Simple market thesis, find a wide moat, buy and hold. Easier said than done.

Turkcell, the #1 cell phone provider in Turkey is one such company. Beyond the huge domestic market share (57%) and wonderful dividend policy (50% of profits to shareholders), this company holds a huge economic moat. The mobile telecom market naturally requires huge capital investment, and thus the barriers to entry are huge. Also, as in most emerging economies, telecom companies are often partially privatized but still national champions of the current regime. Turkcell is no different. No one in Turkey wants Turkcell to fail.

Purchasing this stock with .79 cent dividend (5.1% yield at $15) does incur currency risk. But economy of Turkey has held up very well in the recent economic crisis and has even been marked for a rating upgrade by the major rating agencies.

Although a large part of Turkcell is already foreign owned, at some point in the future I could see a major multinational moving in and buying Turkcell to extend their geographical footprint. But for now, I am content with the high growth and high yield.
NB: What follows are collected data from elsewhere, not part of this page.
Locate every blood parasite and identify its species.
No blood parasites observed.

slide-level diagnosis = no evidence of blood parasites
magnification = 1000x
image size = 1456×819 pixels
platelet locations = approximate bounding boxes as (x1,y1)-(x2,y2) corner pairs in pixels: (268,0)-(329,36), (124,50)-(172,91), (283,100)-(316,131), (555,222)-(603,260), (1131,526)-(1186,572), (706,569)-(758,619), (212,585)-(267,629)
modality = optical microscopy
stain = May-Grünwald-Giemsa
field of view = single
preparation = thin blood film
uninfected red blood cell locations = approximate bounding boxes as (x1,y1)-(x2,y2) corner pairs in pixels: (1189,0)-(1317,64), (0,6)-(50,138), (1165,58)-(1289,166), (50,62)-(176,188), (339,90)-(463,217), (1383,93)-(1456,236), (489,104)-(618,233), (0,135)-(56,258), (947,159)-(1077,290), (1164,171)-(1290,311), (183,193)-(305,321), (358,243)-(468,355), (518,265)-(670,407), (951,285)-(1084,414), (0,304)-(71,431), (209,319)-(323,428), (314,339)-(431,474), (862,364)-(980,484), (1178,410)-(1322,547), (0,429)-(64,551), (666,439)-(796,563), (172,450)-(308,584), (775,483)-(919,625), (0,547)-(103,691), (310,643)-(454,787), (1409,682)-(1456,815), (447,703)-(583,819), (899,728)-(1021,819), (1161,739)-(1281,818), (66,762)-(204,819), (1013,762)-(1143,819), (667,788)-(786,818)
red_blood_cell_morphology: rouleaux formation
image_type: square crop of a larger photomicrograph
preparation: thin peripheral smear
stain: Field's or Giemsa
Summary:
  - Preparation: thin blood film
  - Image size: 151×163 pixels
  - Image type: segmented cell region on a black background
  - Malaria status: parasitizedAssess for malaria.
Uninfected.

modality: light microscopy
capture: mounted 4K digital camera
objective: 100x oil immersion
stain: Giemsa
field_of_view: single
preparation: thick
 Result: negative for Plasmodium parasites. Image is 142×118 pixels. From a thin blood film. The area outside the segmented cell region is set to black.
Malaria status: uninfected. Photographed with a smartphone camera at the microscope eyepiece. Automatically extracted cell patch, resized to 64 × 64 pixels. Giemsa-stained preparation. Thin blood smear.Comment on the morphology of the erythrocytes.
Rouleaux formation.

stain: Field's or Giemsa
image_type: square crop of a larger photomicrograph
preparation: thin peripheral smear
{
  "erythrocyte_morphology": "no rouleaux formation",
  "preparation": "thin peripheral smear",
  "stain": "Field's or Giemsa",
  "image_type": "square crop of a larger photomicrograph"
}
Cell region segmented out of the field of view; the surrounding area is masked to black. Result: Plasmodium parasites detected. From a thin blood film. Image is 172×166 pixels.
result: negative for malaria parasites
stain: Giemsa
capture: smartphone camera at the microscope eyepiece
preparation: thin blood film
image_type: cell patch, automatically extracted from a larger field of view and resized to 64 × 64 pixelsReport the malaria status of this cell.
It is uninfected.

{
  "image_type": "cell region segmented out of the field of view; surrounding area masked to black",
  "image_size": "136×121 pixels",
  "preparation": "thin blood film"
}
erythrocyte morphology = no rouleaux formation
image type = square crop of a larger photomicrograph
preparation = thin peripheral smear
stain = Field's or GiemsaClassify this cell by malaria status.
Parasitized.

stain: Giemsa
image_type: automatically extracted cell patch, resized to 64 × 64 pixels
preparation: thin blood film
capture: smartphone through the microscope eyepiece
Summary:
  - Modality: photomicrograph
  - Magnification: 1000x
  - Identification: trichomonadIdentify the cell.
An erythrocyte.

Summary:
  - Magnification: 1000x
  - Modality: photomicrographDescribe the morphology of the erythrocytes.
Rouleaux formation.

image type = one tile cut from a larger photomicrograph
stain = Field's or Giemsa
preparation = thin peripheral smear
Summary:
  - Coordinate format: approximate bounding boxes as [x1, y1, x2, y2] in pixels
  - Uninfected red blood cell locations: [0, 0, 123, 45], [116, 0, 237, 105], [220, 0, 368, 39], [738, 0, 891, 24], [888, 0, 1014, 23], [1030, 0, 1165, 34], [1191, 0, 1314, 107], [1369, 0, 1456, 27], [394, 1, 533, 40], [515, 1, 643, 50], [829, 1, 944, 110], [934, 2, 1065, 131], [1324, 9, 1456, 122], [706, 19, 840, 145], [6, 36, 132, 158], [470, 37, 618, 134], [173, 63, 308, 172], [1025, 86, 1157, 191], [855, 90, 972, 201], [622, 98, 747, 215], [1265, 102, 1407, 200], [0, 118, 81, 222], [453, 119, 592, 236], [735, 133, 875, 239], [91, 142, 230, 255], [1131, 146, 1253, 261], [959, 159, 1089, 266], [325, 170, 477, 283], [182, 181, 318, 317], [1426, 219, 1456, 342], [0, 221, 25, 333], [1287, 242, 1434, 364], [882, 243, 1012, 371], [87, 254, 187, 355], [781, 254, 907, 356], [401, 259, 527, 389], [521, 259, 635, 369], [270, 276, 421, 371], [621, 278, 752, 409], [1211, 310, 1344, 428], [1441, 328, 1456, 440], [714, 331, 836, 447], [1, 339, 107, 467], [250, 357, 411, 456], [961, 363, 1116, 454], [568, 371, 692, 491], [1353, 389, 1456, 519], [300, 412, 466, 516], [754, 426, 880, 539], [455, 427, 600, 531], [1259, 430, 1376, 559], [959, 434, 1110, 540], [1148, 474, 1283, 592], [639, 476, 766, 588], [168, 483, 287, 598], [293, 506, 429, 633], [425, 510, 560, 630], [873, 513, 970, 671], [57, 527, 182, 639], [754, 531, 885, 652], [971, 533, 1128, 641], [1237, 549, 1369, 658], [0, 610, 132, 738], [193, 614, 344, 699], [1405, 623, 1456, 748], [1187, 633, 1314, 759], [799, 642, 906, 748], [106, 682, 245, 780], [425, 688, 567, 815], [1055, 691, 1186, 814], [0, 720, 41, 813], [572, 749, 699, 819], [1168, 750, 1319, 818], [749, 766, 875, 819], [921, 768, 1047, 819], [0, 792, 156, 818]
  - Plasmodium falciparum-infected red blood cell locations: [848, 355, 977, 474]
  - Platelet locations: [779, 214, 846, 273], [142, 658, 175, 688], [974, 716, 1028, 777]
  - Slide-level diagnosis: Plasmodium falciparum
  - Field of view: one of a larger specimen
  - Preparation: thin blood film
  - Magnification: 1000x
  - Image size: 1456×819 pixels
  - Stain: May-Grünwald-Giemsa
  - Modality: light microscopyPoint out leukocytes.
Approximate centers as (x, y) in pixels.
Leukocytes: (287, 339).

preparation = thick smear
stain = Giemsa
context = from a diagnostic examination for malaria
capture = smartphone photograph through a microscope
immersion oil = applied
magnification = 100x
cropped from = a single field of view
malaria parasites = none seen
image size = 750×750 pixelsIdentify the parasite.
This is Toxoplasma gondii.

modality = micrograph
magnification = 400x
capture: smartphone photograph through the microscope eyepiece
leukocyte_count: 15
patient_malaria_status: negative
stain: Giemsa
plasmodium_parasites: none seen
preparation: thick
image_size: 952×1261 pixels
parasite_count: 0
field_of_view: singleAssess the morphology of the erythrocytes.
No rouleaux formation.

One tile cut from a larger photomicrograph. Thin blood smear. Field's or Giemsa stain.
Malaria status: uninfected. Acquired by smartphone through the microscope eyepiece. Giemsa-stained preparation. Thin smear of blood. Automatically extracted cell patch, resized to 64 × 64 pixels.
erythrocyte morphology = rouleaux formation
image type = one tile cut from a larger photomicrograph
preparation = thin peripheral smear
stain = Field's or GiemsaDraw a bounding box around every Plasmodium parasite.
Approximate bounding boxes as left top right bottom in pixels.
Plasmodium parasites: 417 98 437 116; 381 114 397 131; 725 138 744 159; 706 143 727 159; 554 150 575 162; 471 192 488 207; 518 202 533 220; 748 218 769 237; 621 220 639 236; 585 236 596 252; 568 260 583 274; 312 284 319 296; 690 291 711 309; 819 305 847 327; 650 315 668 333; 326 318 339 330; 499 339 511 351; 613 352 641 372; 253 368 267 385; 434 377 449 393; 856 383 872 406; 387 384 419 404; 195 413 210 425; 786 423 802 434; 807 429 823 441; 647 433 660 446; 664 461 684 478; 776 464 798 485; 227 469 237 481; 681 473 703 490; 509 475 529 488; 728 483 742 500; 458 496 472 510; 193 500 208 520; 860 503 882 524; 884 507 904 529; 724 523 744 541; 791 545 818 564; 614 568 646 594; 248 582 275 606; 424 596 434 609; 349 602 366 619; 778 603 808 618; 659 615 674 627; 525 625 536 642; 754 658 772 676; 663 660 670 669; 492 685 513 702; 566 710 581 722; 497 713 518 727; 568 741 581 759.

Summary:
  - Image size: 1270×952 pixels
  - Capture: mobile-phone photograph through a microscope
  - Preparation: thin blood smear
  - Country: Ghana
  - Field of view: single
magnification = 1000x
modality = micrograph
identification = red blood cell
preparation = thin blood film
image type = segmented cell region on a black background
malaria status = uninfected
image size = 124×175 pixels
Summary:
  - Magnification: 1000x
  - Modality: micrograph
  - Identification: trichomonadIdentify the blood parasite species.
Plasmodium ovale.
The author is long TKC at $15/share.


Lockstep said...

Turkcell has fallen recently based on competition concerns and overall economic growth concerns. Yet Turkey has the ability to devalue it's currency if it faces any problems, so I am not too worried.

Long term, this is the market leader in the country and the region. Debt crisis or no debt crisis, the Turks will continue to buy wireless service. Long term hold.

Lockstep said...

I should have picked up more when it dropped to $12.50, but I did not. Darn. The fundamentals are still in place. This is a great long term hold.


I remember their was a tele com company that was involved in fruad in turkey.